Al darme cuenta de que me metía donde no me llamaban, me disculpé, me prosterné e hice ademán de retirarme.
—Espera —me dijo Simgam—. No te marches aún.
—Tú dirás lo que quieres de mí.
—Siéntate un rato a mi lado —me pidió. Como si se repitiera la escena anterior con el nisanji, me senté junto a él para hacerle compañía.
—Nuestro amo está muy contento contigo —comentó—. Le he escuchado decir con frecuencia que tu música hace mucho bien a su alma.
—Hago lo que se me manda —dije sumiso.
—No abundan los hombres como tú en estos tiempos de falsedad e impiedad —añadió.

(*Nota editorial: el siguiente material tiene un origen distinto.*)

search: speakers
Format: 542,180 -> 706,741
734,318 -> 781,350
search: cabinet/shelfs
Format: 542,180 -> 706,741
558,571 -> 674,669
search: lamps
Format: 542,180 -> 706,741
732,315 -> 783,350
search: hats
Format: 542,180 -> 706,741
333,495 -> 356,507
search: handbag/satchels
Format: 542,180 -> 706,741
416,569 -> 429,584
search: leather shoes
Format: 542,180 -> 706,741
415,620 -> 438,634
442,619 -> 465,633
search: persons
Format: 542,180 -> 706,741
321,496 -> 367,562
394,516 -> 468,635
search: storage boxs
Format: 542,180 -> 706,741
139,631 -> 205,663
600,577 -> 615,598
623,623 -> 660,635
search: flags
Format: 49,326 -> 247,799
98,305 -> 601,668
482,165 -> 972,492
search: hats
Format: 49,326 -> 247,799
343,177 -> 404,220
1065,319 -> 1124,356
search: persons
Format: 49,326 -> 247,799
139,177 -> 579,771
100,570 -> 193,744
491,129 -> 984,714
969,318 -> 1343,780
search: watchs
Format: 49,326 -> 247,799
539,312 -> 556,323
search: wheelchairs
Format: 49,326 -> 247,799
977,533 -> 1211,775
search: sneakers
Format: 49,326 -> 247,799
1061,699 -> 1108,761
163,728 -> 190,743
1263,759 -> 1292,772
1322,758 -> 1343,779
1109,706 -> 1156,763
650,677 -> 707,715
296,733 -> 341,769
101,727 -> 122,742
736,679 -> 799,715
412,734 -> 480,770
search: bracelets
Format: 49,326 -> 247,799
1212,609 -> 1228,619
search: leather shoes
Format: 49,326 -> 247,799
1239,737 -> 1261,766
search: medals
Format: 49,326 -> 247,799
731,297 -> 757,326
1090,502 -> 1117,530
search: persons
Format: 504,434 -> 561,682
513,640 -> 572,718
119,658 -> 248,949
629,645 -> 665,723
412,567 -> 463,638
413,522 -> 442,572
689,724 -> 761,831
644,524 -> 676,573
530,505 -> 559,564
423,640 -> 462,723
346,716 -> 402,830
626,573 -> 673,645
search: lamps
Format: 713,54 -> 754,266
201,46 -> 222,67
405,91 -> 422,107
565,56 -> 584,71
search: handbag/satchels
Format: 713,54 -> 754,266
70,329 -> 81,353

El secretario inició entonces el discurso propio de un anciano. Se quejó amargamente de la juventud, de lo cornplicada que se había vuelto la vida presente y evocó los tiempos pasados, que según él habían sido mucho más felices y prósperos. Yo le escuchaba muy atento, haciéndome consciente de que él necesitaba desahogarse hablando con alguien. Asentí con la cabeza a cuanto decía y añadí mis propias reflexiones llevándole la corriente en todo.
—¿Ves estos ojos? —me dijo señalándose las pupilas—. Tanto el nisanji como yo nos hemos dejado la vista trabajando durante cincuenta años en la cancillería del Sultán. ¿Qué te parece?
—Alá premiará vuestros sacrificios. —Alá es muy generoso. Pero estamos viejos y cansados y nadie mira por nosotros.
Me di cuenta de que Simgam empezaba a sincerarse. El nisanji y él pertenecían al grupo de los miembros de la corte del Gran Turco que habían envejecido junto a Solimán. Eran el reflejo de un reinado larguísimo, que se prolongaba ya por más de cuarenta y cuatro años, y manifestaban en sí mismos las deficiencias propias de una corte llena de funcionarios, escribas y secretarios aferrados a sus cargos vitalicios, los cuales por ley de vida se habían convertido en ancianos.